I was extremely close to my gran and this week is going to be very hard. Don’t get me wrong my gran lived a long and happy life and had an impact on a lot of peoples lives for which she will be remembered fondly. Which is all any of us can really hope for. It is purely selfish reason as that this will be hard I have so much to tell her and know that my daughter would driven her mad but in a good way and that she would be proud of how my son is growing it a young man.
She would (as my cousin reminded me) laugh at my moving hassle and be saying “what is meant for you will never pass you by” She had a lot of these quirky sayings my favourite will always be “tables are for glasses not arses” never fails to make me laugh. Another is talking the hind legs off a donkey which was her description of me and it is down to my her that I do it she would talk away to me about everything and anything from a very young age. Something I have find myself doing with both my children.
She also taught me that it doesn’t matter what other people think of you as long as you can look yourself in the mirror then you are fine.
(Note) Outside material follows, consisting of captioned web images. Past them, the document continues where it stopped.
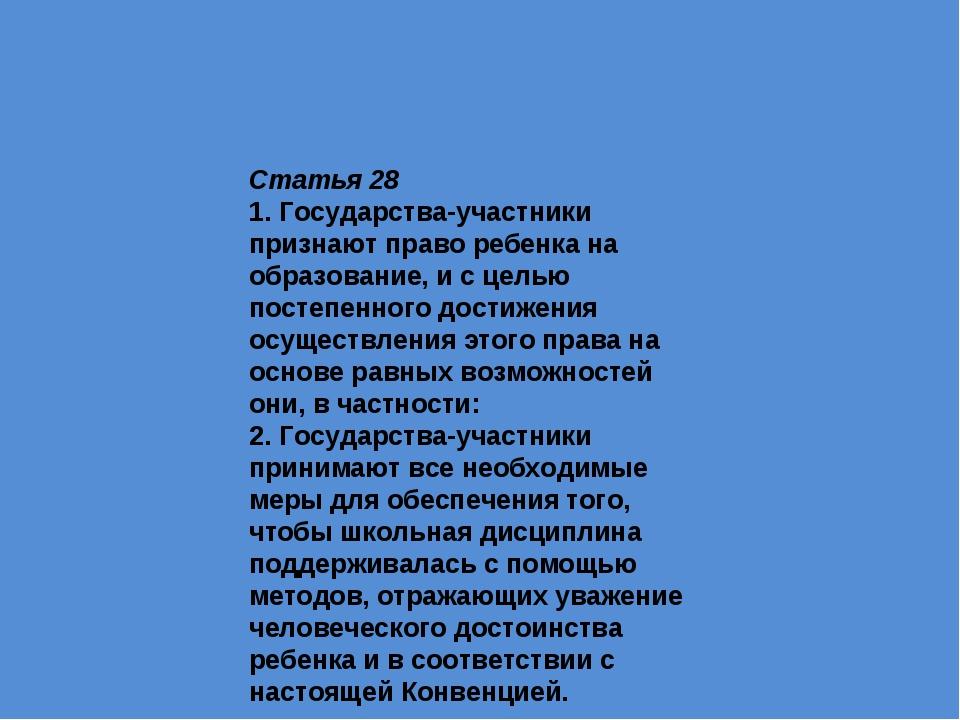Статья 28 1. Государства-участники признают право ребенка на образование, и с...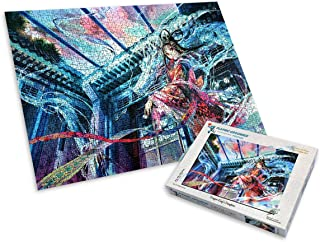 Playing Grounded Limited Edition Jigsaw Puzzle 1000 Pieces Dragon King's Daughter Anime Collectible Anime Puzzle Dragon Puzzle Fantasy Puzzle Japanese Jigsaw Puzzle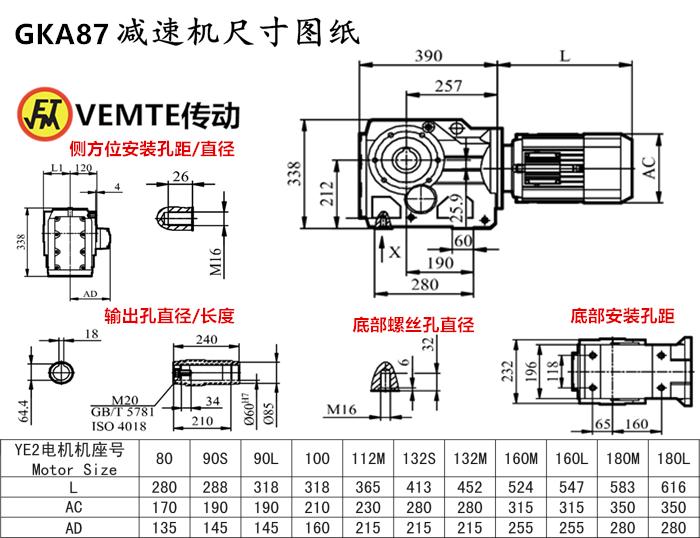 KA87减速机尺寸图纸.png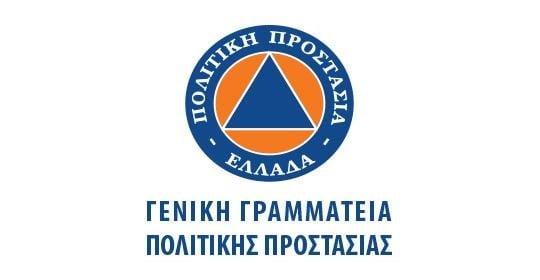Δήμος Μεγαλόπολης:Ανοιχτή πρόσκληση για σύσταση Εθελοντικής Ομάδας Πολιτικής Προστασίας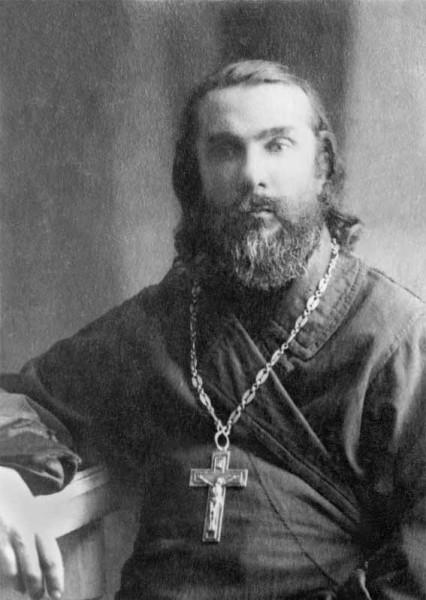 Священномученик протоиерей Алексий Введенский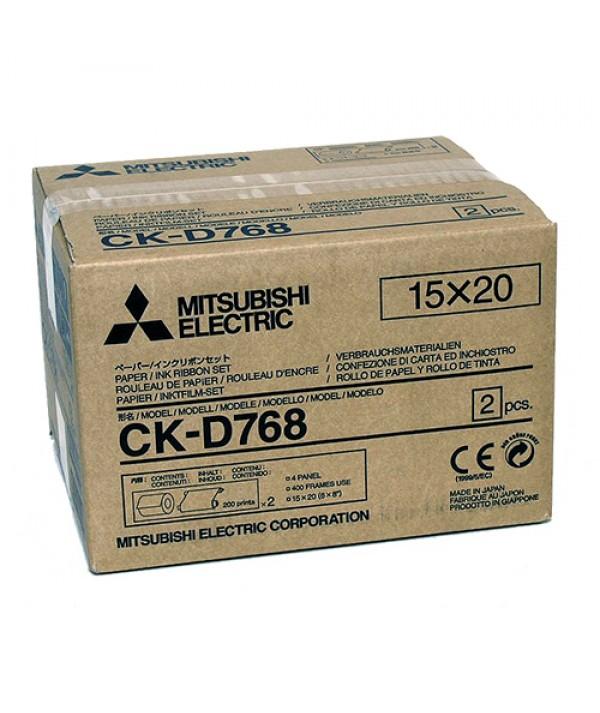Mitsubishi CK-D768 15x20 (6x8) Baskı Kağıdı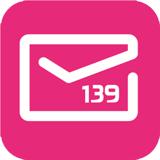 139邮箱v9.1.3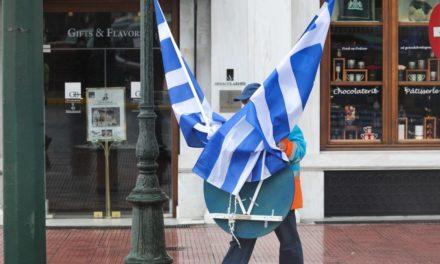 1821-2021: Ψάχνοντας τους Έλληνες συνάντησαν τους Ρωμιούς και έφτιαξαν τους Γραικούς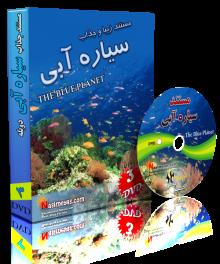 مستند سیاره آبی دریاهای باز و دریاهای مرجانی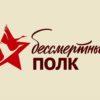bessmertnyj-polk-2021-kak-zaregistrirovatsya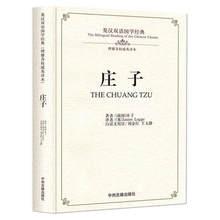 Bilingue chinois classique Culture livre le Chuang Tzu en chinois et en anglais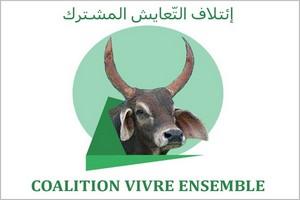 La CVE dénonce les évènements sanglants en Palestine et à EL QOODS (Communiqué)
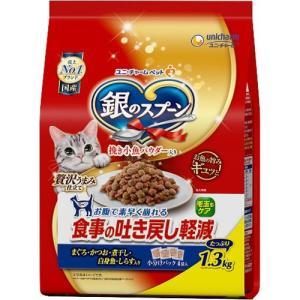 銀のスプーン 贅沢うまみ仕立て 食事の吐き戻し軽減フード お魚づくし ( 1.3kg )/ 銀のスプーン|soukai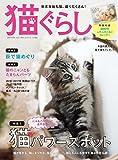 猫ぐらし2017年冬号(2016年12月号)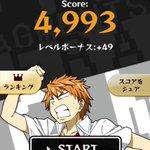『ディーダッシュ!』でスコア 4993 点をとったよ! #ディーふらぐ!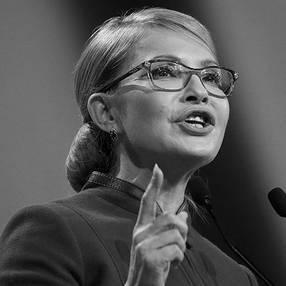 Юлія Тимошенко, народна депутатка, лідерка «Батьківщини»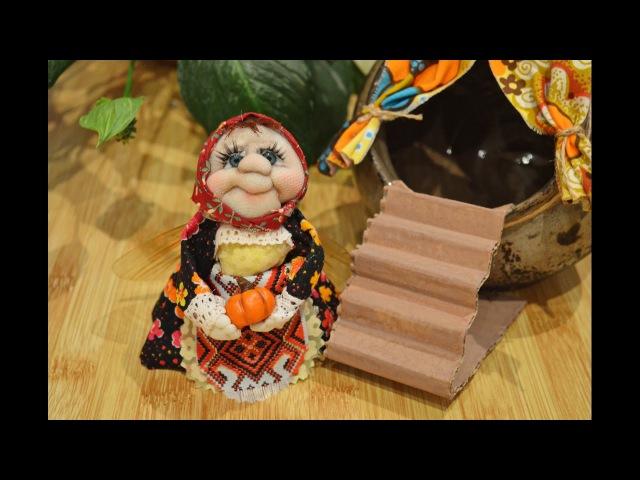 Миниатюра в чулочной технике Мушка ❀ Miniature doll made of pantyhose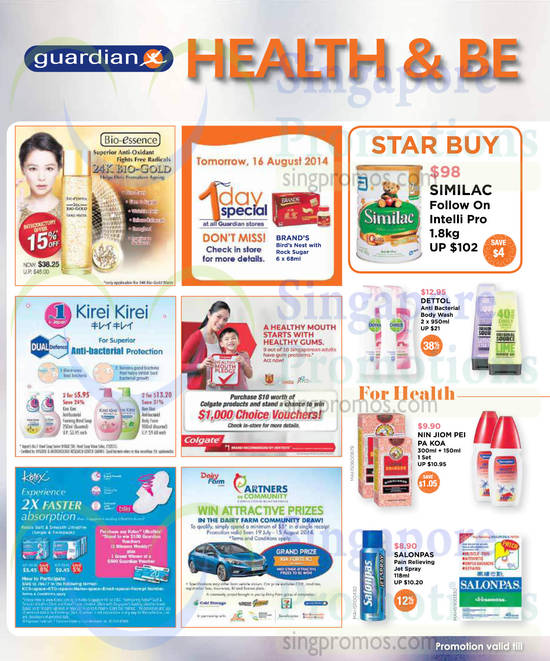1 Day Special, Bio Essence, Similac Milk Powder, Kirei Kirei, Kotex, Colgate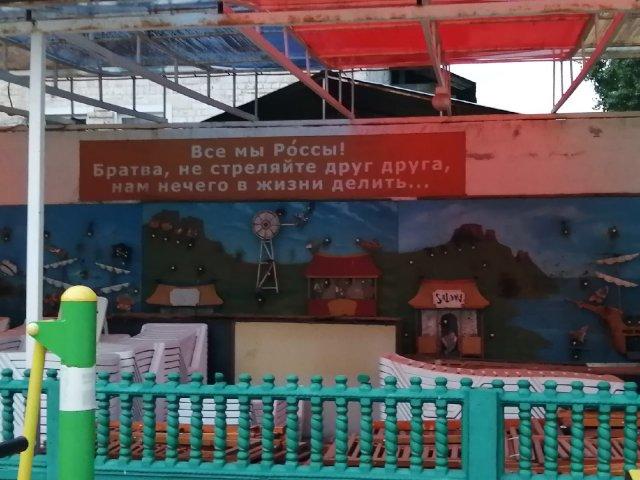 Смешные и нелепые ситуации, с которыми можно столкнуться лишь в России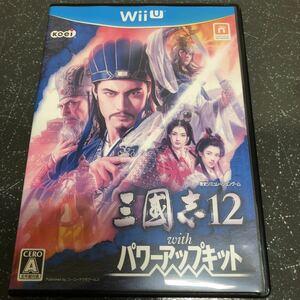 三國志12 with パワーアップキット Wii U 【1624】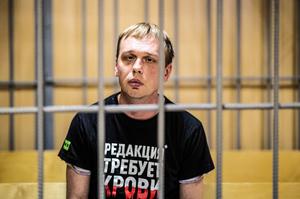 Кримінальну справу стосовно журналіста Івана Голунова закрито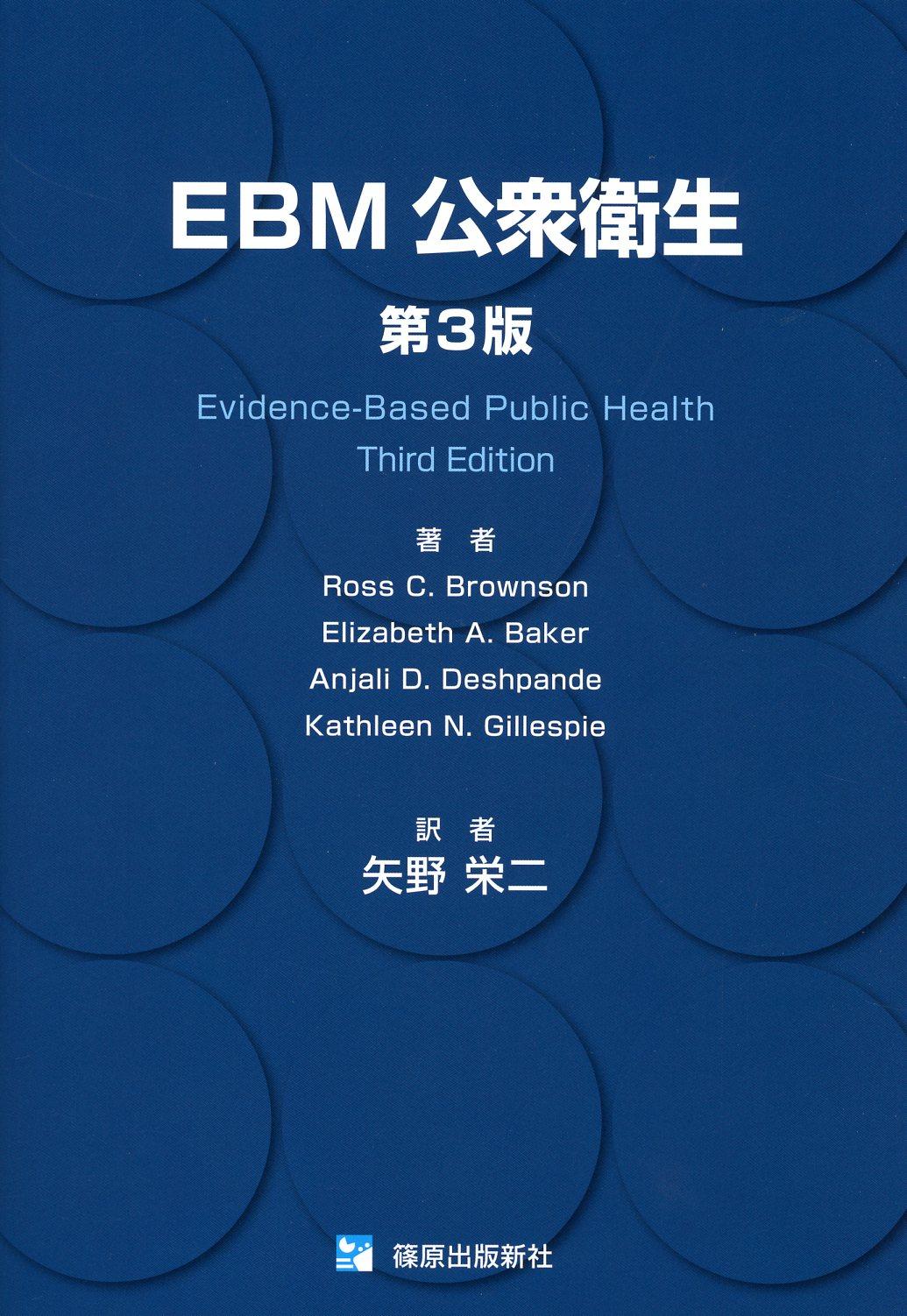 EBM公衆衛生 第3版 / 高陽堂書店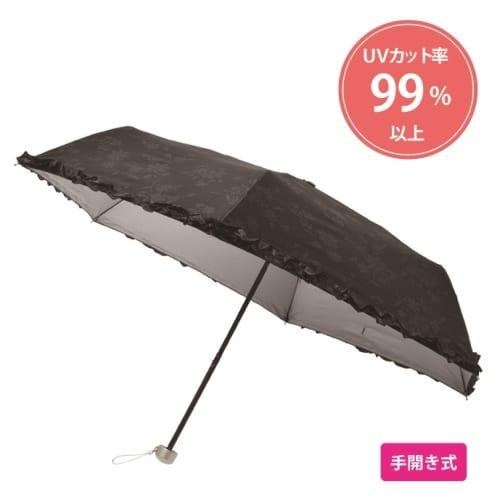 ボタニカルレース晴雨兼用折りたたみ傘
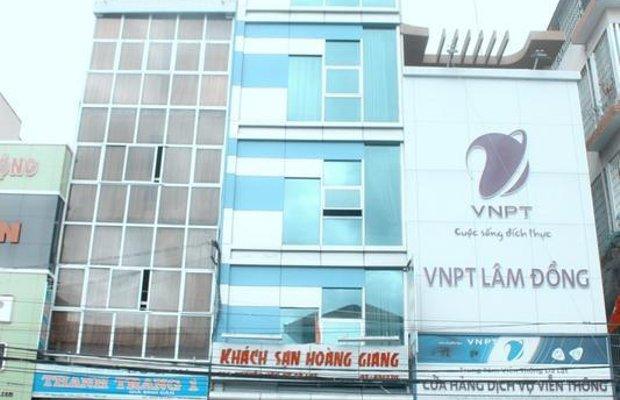 фото Hoang Giang Hotel 603320148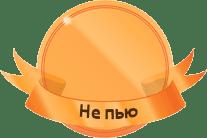 Овесол для печени: показания, противопоказания, инструкция по применению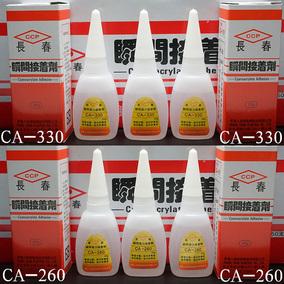 包邮台湾长春CA-260瞬间胶330低白化260胶水快干胶电子零件骨架胶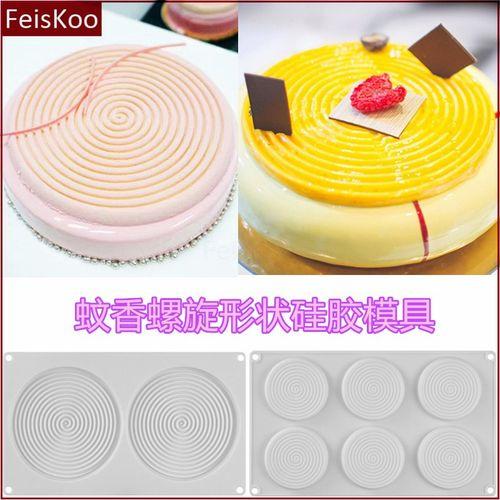 蚊香形慕斯蛋糕装饰模具 螺旋甜点冰块矽胶模 螺纹形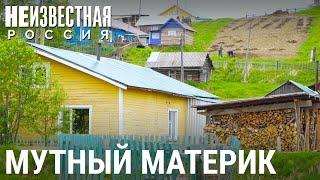 Мутный Материк. Остров на суше   НЕИЗВЕСТНАЯ РОССИЯ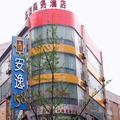 Anyi 158 Chain Hotel - Zigong Hotel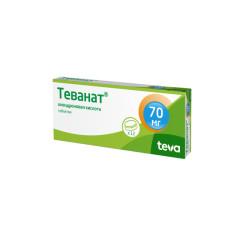 Теванат таблетки 70мг №12
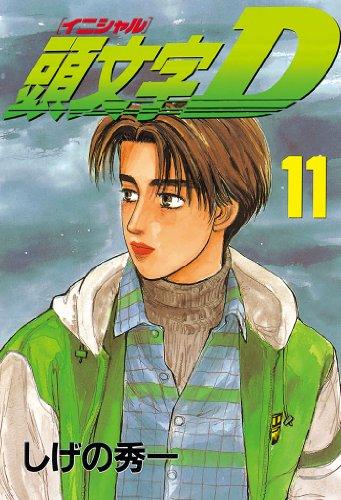 頭文字D(11) (ヤングマガジンコミックス)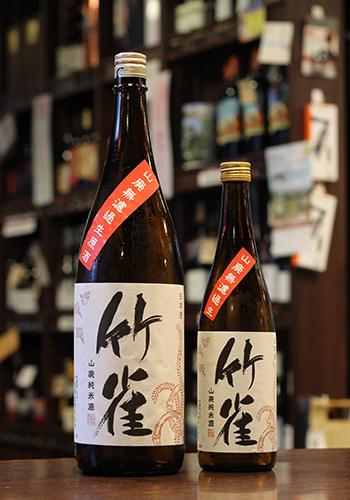 竹雀(たけすずめ) 山廃純米 無濾過生原酒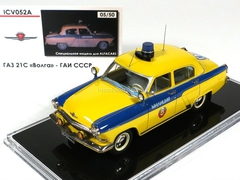 GAZ-21R Volga Soviet GAI Police special for ALFACARS Limited Edition of 50 1:43 ICV052A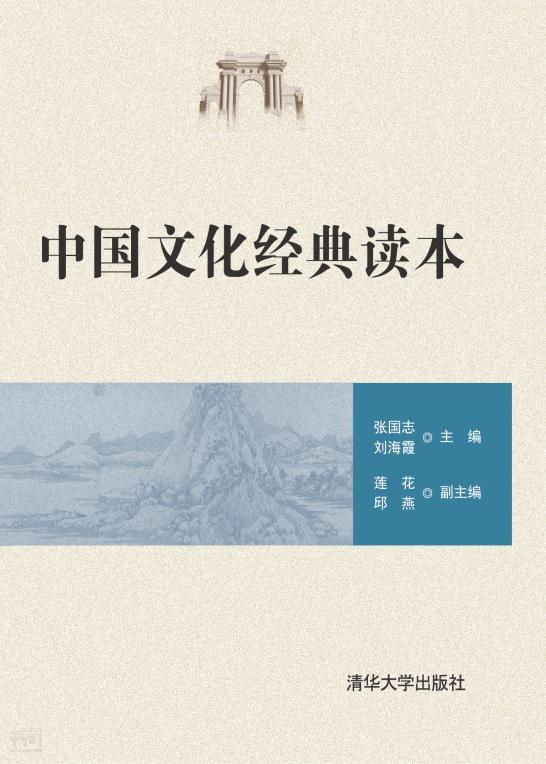刘海志 - 书问图片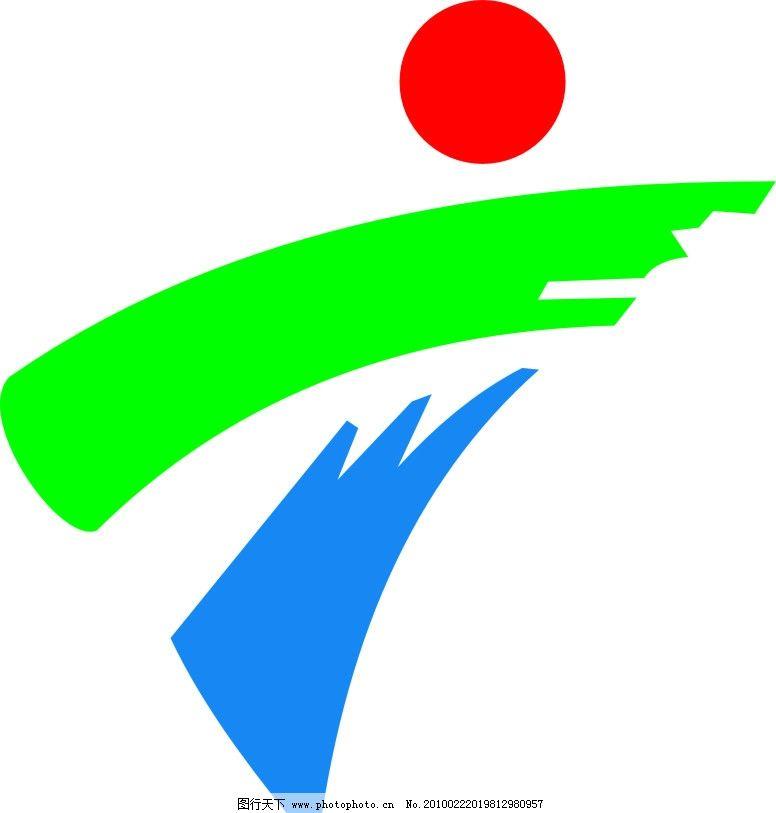 广东台台标 标识标志图标 矢量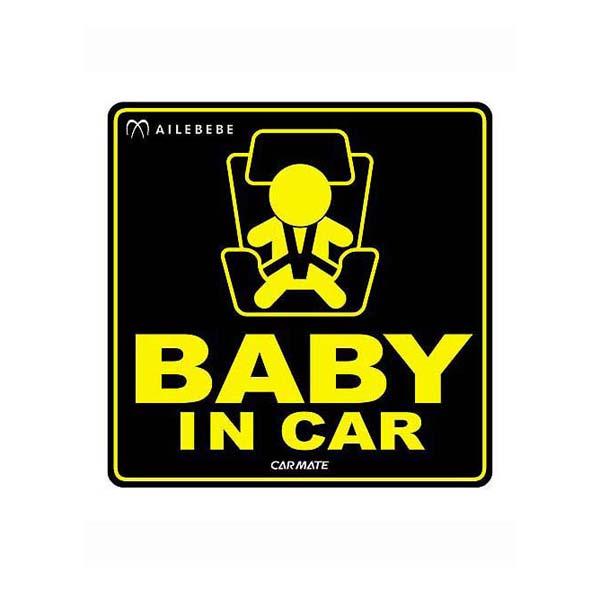 Знак информационный Carmate на присоске Ребенок в машине<br>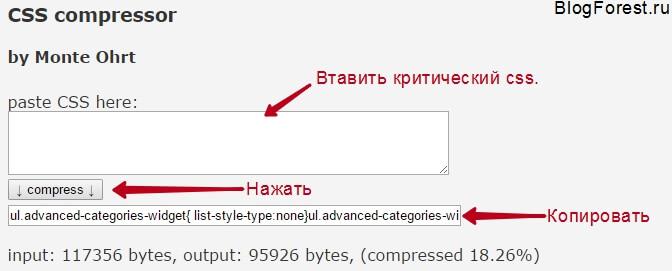 phpinsider.com CSS compressor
At the end of the day that’s the only person you can ever let down.
I miss her everyday and will make sure that my children remember her (although my daughter was a baby when she passed)
She wont be the only person in our thoughts this week my grandad and aunt will be too. I’m sure she will be watching and have a lot to say about how we all are and how her service is going she was never one to keep her opinion in. She loved nothing more than a good gossip over a cup of tea and a cigarette or 3.